Мороз пробежал по коже, но не добрался до сердца.

«А меч тебе на что? Нет, одному идти в лес никак нельзя. Нужно затаиться, дождаться других – Дария! – и пойти по следу. Подслушать, пока не расскажут, где прячется цветок. А коли кто-то из них найдёт его раньше… – Он оглянулся на остров и мысленно добавил: – Что ж, с одним как-нибудь управлюсь».

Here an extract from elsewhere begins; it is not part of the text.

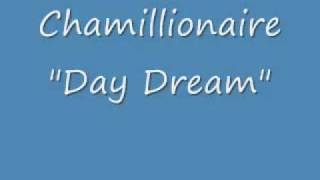 Chamillionaire - Day Dream Chopped by DJDC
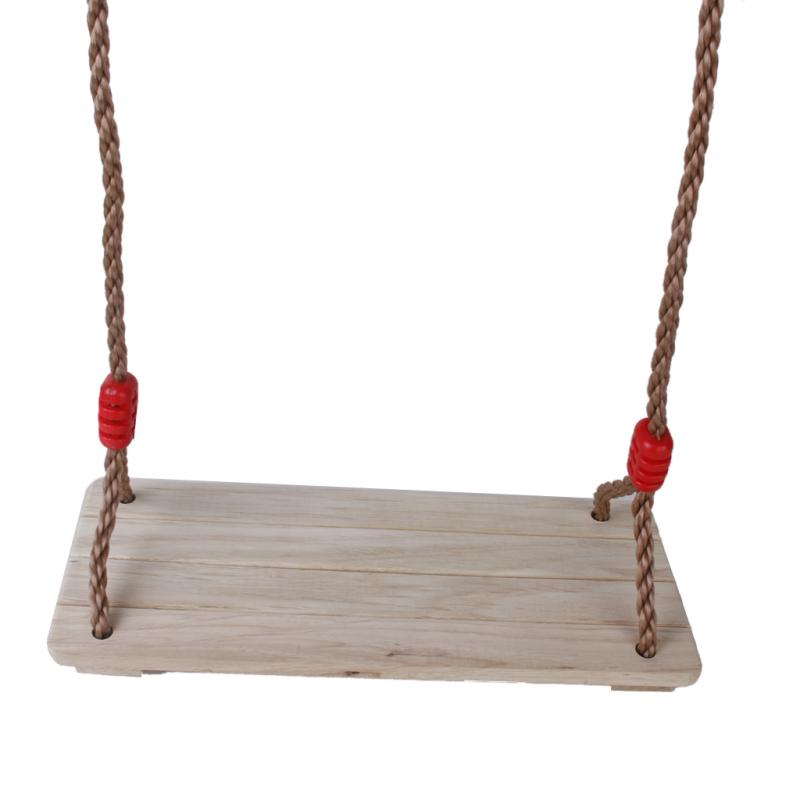 Boleh Deals Cửa hàng Swaret Birch Wood Ghế ngồi với Rope - Sân bay Quốc tế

Усмехнувшись, Михей достал походный нож и резанул ладонь. Неглубоко, лишь немного окропил кровью землю вокруг костра и увёл дорожку от него в лес. Самодовольная, хищная ухмылка не сходила с его лица. Поглощённый мечтами о золоте и свободной жизни, он не замечал шепотки и смех, разносящиеся ветром среди ветвей.

* * *

Дарий вёл свой малый отряд вдоль реки, внимательно следя за лошадиным шагом. Милан и Неждан, ведя коней почти бок о бок, ступали позади и, чуть понизив голоса, переговаривались меж собой. А Дарий хоть и вслушивался в тихие слова, но не задумывался над ними. Будто комариный писк или пение птиц по утрам – вроде и есть шум, а ты его не замечаешь, если во слух не обратишься. Куда больше беспокоила дорога. Его рыжий конь то и дело утопал копытами в иле или раскисшей земле, ступал неуклюже, оскальзывался и вяз. Дарий уже не одним лихим словом помянул Истлава, заставившего их разделиться. По лесу идти всяко проще, там не преграждали путь сваленные паводками деревья и торчащие из оврага, становящегося по весне и в разлив реки новым берегом, омытые водой корни. Хочешь не хочешь, а с такими препятствиями отстанешь от отряда. Не единожды Дарий подумывал наплевать на приказ и увести молодших в лес, к тропе, но не решался. А всё потому, что помнил наказ, отданный Истлавом ещё в Предречье:

– Русалку нужно поймать. Ты с ними прежде дело имел, знаешь, чего они боятся и как сражаются, тебе и поручаю. Коли хоть одна у реки покажется – схватить живой. Не обязательно целой, но чтоб говорить могла. Вдруг хоть они расскажут, где искать цветок.